# TASK DETAILS
Rewrite the entries from the line containing "A 675 by 900 pixel photograph is provided." through the line containing "2.07 metres", changing "further" to "farther" and leaving everything else unchanged.

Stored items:
---+---

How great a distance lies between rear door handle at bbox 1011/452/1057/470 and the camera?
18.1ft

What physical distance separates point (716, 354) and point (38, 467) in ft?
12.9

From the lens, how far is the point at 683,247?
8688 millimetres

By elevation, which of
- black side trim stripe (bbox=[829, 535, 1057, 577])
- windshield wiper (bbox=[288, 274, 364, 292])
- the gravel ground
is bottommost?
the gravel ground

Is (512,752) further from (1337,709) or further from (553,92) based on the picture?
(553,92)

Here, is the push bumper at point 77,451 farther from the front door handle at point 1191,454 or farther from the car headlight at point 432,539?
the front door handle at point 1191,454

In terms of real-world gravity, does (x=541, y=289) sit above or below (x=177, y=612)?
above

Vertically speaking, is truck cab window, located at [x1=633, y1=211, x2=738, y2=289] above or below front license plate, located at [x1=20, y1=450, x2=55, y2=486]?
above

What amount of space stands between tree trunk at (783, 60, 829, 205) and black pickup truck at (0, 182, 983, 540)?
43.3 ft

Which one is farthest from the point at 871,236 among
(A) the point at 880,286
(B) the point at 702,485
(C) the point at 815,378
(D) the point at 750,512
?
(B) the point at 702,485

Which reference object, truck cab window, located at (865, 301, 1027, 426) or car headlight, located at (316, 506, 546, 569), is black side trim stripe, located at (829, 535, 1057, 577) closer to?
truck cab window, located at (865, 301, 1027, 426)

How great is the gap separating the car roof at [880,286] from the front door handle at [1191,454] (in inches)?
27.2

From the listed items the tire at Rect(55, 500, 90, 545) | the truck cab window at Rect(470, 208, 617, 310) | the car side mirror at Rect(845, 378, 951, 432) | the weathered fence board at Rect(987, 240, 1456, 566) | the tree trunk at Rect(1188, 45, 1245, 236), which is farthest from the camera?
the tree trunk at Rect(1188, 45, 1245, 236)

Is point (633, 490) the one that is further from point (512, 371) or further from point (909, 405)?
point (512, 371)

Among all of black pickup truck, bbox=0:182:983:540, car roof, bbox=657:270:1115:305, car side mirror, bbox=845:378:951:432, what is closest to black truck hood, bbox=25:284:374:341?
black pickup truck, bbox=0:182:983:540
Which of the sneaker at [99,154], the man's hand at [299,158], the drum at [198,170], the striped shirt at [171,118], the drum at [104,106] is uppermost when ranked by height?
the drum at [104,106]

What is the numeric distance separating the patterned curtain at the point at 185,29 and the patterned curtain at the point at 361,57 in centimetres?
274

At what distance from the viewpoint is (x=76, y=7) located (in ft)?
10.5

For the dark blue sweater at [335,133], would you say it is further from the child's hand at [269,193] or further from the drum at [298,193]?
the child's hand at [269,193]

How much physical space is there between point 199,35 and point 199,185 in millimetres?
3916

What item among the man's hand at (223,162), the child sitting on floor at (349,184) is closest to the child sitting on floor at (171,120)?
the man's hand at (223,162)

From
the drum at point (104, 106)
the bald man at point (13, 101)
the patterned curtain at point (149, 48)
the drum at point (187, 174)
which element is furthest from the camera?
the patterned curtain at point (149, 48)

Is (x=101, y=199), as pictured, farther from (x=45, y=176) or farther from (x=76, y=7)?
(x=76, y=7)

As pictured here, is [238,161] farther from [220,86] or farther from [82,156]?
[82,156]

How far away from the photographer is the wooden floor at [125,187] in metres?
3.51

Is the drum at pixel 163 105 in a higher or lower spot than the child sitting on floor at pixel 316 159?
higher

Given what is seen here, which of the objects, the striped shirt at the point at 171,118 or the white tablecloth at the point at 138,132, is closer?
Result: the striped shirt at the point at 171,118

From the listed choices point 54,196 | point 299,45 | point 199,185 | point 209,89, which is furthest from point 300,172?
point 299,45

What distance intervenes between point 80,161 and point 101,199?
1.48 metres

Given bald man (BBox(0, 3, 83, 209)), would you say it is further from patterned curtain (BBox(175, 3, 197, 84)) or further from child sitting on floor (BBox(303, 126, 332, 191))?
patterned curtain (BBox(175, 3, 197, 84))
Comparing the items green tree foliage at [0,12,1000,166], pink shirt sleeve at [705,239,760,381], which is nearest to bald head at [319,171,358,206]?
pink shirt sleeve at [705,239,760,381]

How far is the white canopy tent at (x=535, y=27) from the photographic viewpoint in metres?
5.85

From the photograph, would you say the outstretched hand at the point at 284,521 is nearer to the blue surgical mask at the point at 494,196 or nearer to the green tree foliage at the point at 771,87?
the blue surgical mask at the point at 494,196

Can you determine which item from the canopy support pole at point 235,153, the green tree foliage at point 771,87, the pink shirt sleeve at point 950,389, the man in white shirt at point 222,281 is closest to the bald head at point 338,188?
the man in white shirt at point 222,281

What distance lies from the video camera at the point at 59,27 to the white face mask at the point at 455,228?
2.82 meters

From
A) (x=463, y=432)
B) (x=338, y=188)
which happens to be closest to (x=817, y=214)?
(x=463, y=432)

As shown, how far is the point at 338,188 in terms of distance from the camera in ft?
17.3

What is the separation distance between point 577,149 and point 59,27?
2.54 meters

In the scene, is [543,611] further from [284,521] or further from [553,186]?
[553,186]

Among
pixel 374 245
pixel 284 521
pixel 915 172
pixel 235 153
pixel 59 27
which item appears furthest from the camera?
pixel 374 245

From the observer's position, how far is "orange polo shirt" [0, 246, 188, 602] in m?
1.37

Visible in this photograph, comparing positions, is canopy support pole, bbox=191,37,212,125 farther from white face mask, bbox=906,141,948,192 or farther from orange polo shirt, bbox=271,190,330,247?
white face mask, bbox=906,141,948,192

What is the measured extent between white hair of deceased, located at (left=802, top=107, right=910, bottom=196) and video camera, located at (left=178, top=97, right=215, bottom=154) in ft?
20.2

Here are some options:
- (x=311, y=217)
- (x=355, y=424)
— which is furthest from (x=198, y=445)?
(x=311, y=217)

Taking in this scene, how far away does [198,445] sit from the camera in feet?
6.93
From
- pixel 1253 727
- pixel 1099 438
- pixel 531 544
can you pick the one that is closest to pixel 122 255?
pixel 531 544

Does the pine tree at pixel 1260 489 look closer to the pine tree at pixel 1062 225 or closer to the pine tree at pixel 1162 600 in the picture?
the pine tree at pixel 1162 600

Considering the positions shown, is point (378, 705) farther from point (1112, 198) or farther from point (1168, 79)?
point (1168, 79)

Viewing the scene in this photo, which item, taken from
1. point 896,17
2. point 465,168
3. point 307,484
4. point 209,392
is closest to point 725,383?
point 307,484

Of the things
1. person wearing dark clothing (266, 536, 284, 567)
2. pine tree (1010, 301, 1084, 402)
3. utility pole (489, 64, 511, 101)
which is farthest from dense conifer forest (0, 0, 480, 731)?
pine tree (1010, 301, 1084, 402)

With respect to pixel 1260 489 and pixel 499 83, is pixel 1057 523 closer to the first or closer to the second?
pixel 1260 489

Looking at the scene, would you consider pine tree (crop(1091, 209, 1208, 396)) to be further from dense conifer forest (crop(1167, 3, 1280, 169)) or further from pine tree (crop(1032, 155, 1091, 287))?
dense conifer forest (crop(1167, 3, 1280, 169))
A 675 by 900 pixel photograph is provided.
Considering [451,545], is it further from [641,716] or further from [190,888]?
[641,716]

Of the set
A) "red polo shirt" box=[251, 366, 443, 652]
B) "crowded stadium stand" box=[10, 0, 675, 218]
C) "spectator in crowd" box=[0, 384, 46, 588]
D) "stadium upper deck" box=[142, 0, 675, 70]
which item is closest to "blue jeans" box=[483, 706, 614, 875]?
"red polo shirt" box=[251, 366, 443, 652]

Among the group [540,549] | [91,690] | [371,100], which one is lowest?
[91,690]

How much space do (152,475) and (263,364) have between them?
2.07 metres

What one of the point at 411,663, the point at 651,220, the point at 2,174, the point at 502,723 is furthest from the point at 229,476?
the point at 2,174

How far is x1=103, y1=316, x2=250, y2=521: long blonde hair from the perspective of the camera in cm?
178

---+---

# PROBLEM SOLUTION
A 675 by 900 pixel photograph is provided.
Considering [451,545], is it farther from [641,716] or farther from [190,888]?
[641,716]

Of the set
A) "red polo shirt" box=[251, 366, 443, 652]
B) "crowded stadium stand" box=[10, 0, 675, 218]
C) "spectator in crowd" box=[0, 384, 46, 588]
D) "stadium upper deck" box=[142, 0, 675, 70]
which item is closest to "blue jeans" box=[483, 706, 614, 875]?
"red polo shirt" box=[251, 366, 443, 652]

Among the group [540,549] | [91,690] | [371,100], which one is lowest?
[91,690]

How much space do (152,475) and (263,364) have between them?
2.07 metres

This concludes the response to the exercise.